2. Input features should be scaled.
3. Train/test split is needed for fair evaluation.
4. PyTorch models need tensors.
5. DataLoader helps train using mini-batches.
6. BCEWithLogitsLoss is suitable for binary classification.
7. Sigmoid is used during prediction to convert logits into probabilities.
8. Accuracy alone is not enough.
9. Precision, recall, F1-score, confusion matrix, and ROC curve give better understanding.
10. The trained model and scaler must both be saved for future prediction.
47. Limitations
This project is useful for learning, but it has limitations.

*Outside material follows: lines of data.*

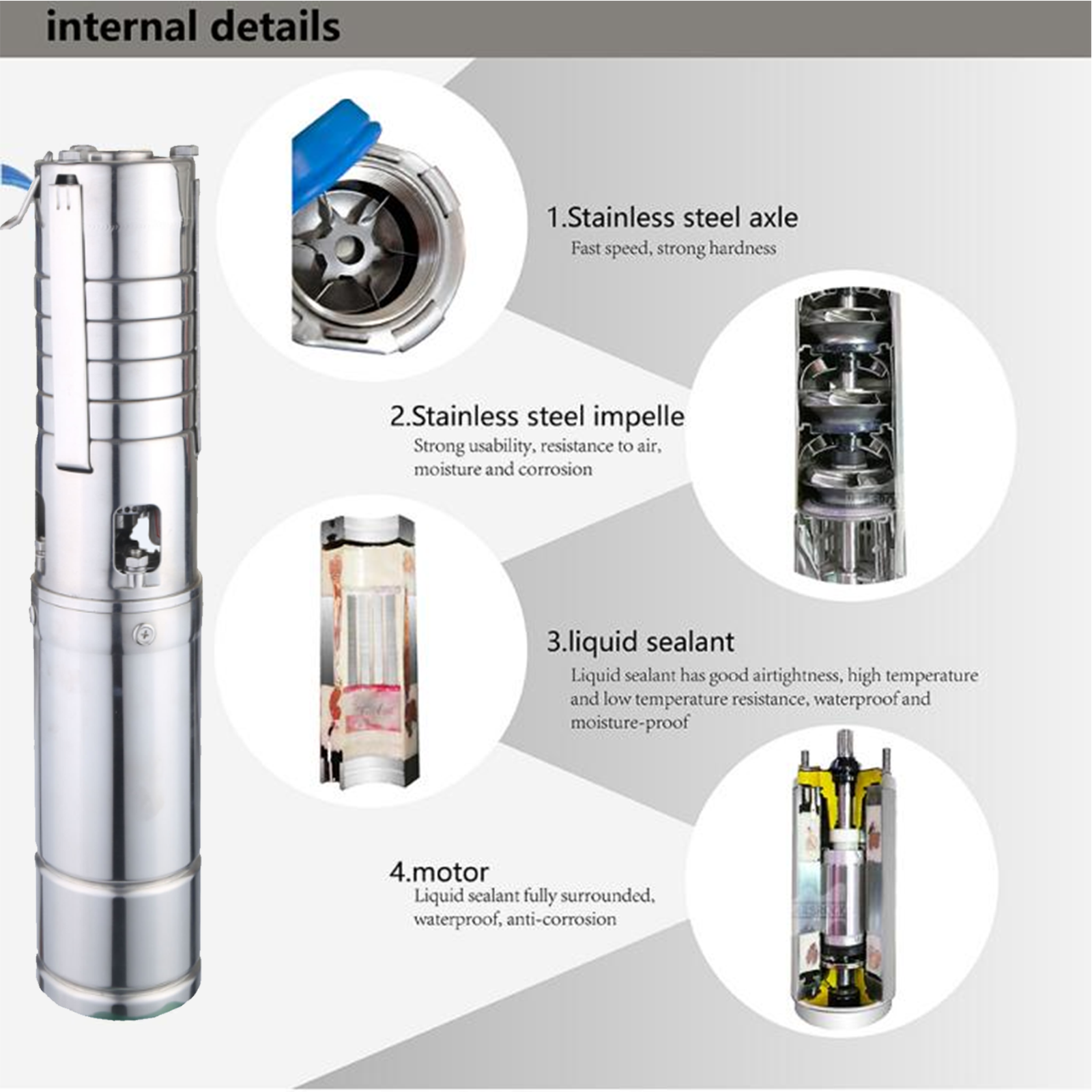 internal details

1.Stainless steel axle
Fast speed, strong hardness

2.Stainless steel impelle
Strong usability, resistance to air, moisture and corrosion

3.liquid sealant
Liquid sealant has good airtightness, high temperature and low temperature resistance, waterproof and moisture-proof

4.motor
Liquid sealant fully surrounded, waterproof, anti-corrosion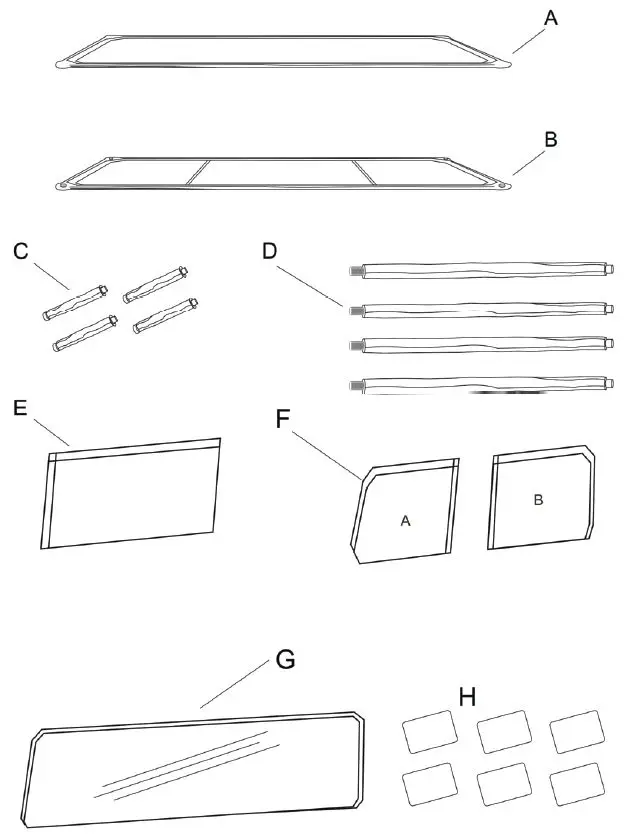 A

B

C

D

E

F

A

B

G

H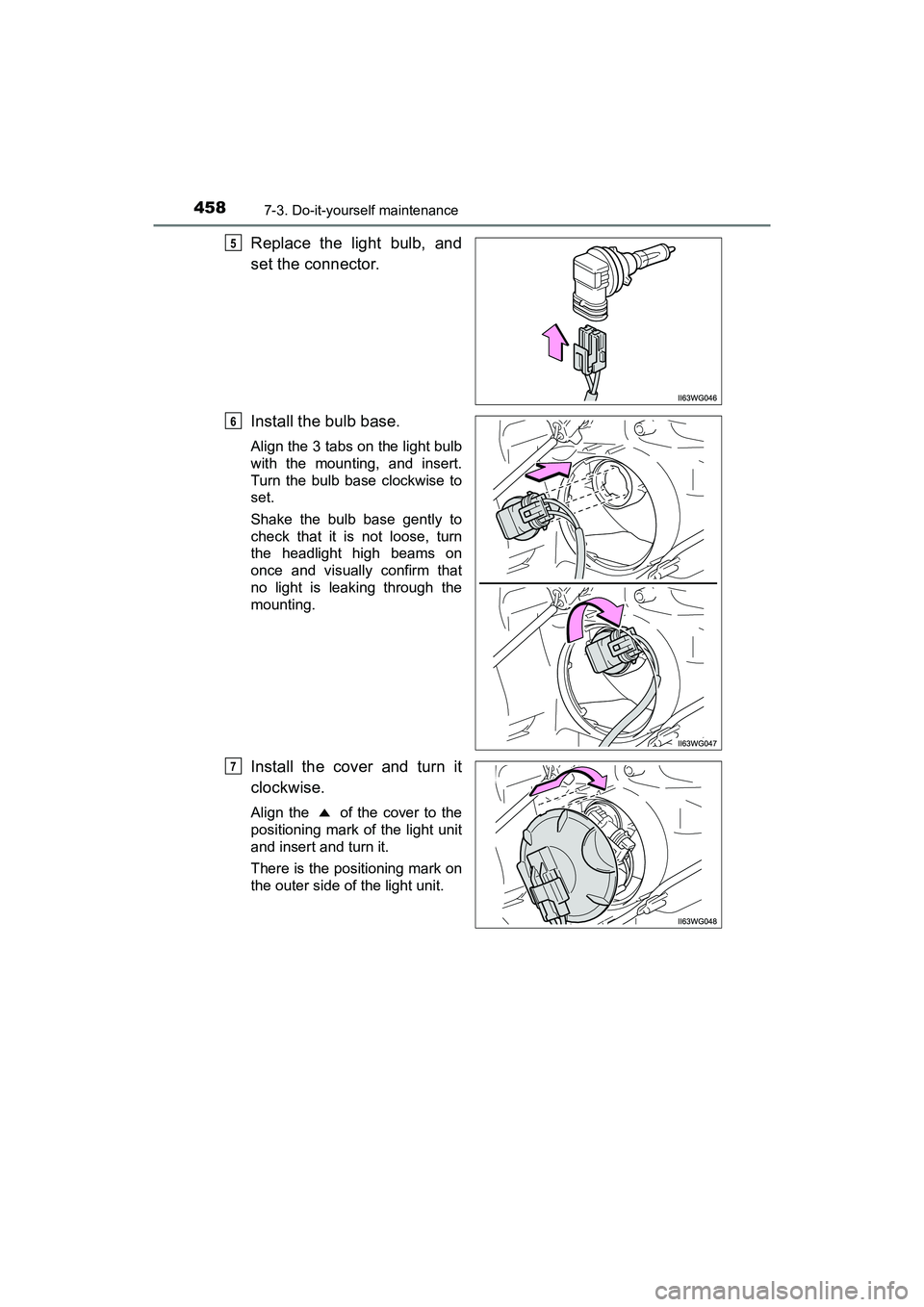 458 7-3. Do-it-yourself maintenance

5 Replace the light bulb, and set the connector.

II63WG046

6 Install the bulb base.

Align the 3 tabs on the light bulb with the mounting, and insert. Turn the bulb base clockwise to set.

Shake the bulb base gently to check that it is not loose, turn the headlight high beams on once and visually confirm that no light is leaking through the mounting.

II63WG047

7 Install the cover and turn it clockwise.

Align the ▲ of the cover to the positioning mark of the light unit and insert and turn it.

There is the positioning mark on the outer side of the light unit.

II63WG048

carmanualsonline.info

First, the dataset is small.
569 samples
Second, the model architecture is simple.
30 → 32 → 16 → 1
Third, I did not perform hyperparameter tuning.
For example, I did not test many values of:
learning rate
batch size
number of hidden layers
number of neurons
dropout rate
Fourth, this model should not be used for real medical diagnosis.
It is only a learning project.
48. Future Improvements
Possible improvements include:
1. Add dropout to reduce overfitting.
2. Add validation set.
3. Use early stopping.
4. Try different learning rates.
5. Try different batch sizes.
6. Compare with Logistic Regression.
7. Compare with Random Forest.
8. Use cross-validation.
9. Deploy the model using Flask or FastAPI.
10. Build a simple web interface for prediction.
49. Conclusion
In this project, I built a complete binary classification model using PyTorch.
The project started from data preparation and ended with model saving and unknown data prediction.
The model learned to classify breast tumors as malignant or benign based on 30 input features.
The final model achieved around:
95.61% accuracy
0.9921 AUC score
The baseline accuracy was only around:
63.16%
So the neural network learned useful patterns from the data.
This project is an important step after linear regression because it introduces many real machine learning workflow concepts, including:
classification
train/test split
mini-batch training
loss curves
confusion matrix
ROC curve
AUC
model saving
prediction on unknown data
This makes the project a strong beginner-friendly example for learning PyTorch binary classification.